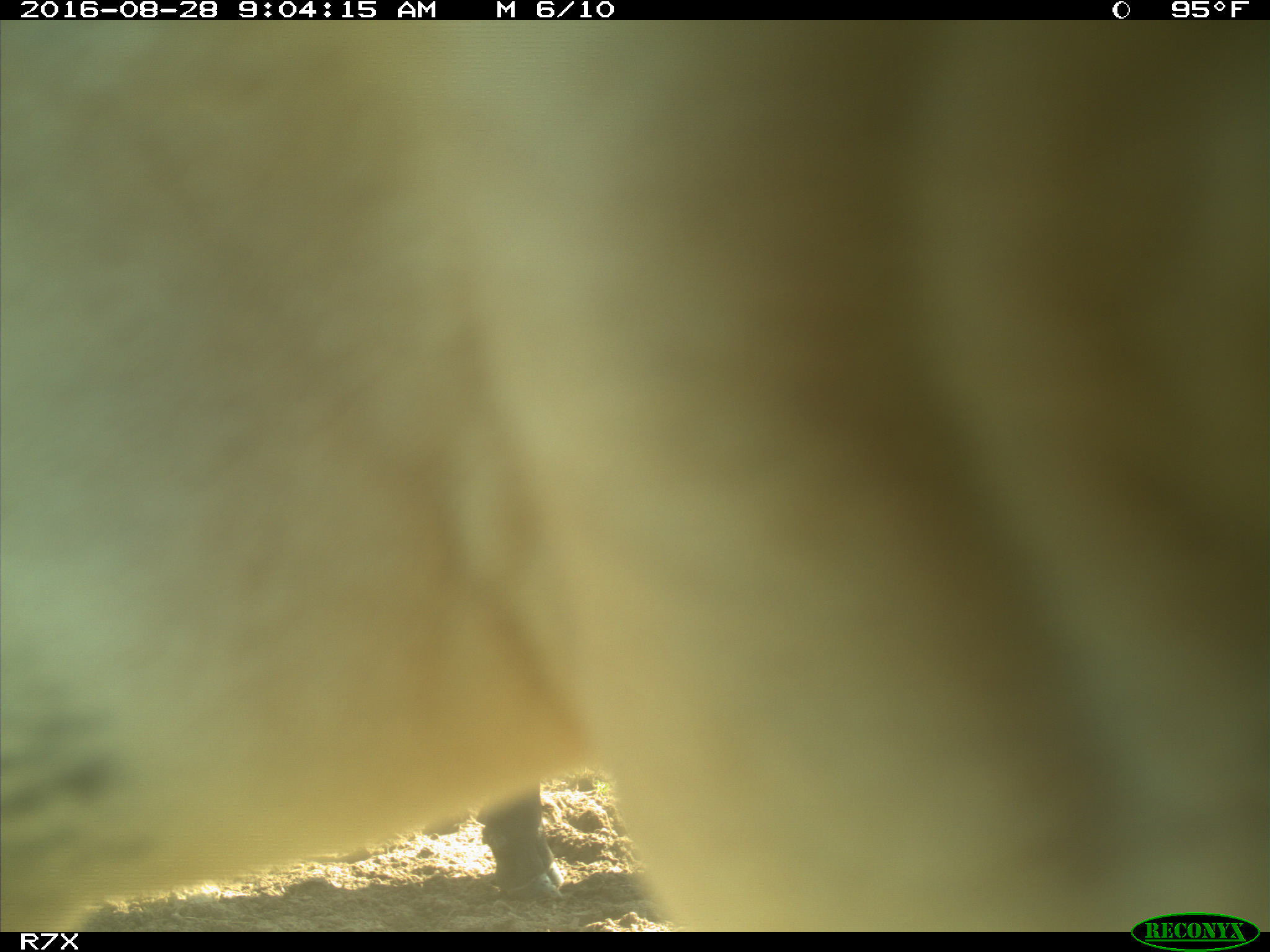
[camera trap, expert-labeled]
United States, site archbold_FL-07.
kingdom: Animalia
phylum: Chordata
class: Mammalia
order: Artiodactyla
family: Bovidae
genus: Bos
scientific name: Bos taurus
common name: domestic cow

···

## Task brief
The result should be a word-for-word restatement of all the data, without images.

## Response
[camera trap, expert-labeled]
United States, site archbold_FL-07.
kingdom: Animalia
phylum: Chordata
class: Mammalia
order: Artiodactyla
family: Bovidae
genus: Bos
scientific name: Bos taurus
common name: domestic cow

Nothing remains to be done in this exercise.